I recently reviewed an interesting Android application that was distributed on a per-device basis.  The reason for this is that the application used a unique identifier that was hard-coded into the application.  Generally speaking this is an unsafe process.  However, usually I see secret keys hard-coded into the Java files, which would make it difficult for a malicious application to access.  This application, however, contained a per-device compiled native shared library that contained the key.  How does this affect the overall security of the key?
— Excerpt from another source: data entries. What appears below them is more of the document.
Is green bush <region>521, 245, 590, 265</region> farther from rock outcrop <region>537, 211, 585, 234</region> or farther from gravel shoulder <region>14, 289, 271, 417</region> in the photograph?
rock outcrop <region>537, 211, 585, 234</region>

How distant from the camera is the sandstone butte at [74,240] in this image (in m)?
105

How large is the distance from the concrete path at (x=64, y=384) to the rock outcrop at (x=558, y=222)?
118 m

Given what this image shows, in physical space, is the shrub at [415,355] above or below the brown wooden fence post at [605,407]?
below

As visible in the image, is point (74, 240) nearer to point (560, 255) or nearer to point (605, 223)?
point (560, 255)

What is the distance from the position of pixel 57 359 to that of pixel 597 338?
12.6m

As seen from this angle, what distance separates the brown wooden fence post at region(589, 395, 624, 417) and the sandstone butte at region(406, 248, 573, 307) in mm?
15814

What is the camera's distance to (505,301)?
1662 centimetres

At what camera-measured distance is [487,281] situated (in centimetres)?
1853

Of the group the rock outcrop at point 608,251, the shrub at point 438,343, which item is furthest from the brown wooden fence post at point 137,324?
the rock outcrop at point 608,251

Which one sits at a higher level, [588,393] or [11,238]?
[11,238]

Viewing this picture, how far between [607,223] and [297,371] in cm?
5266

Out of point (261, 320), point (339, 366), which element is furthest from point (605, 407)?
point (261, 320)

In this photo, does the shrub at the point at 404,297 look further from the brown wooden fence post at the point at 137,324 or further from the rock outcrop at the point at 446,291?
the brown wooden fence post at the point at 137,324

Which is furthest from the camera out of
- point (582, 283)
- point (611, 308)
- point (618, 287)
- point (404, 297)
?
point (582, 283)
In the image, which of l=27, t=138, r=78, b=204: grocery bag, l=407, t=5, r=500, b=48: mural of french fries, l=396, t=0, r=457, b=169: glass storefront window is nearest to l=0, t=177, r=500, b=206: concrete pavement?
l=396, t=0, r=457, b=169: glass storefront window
Lets find out.

Some of the guys over at Intrepidus Group posted a few months ago about some of the "gotchas" with using native libraries in your Android application, and this post should complement it.  The first interesting thing about native libraries is that, by default, they have lax read permissions when installed on your device.



The fact that it is world-readable introduces an interesting question - is a third party application able to load this library?  The answer to the question is, well, yes!

For anyone who has read my post on debugging native code, I'm going to use the code from that post here as well (application "DebugNative").  As a refresher for those who have not read it, the application contained a native library which checked a user supplied password against a password generated within the native shared library.  The Java section of the code passed the supplied password to the native library using the JNI, the verification occurred, and the return value indicated if the password was correct.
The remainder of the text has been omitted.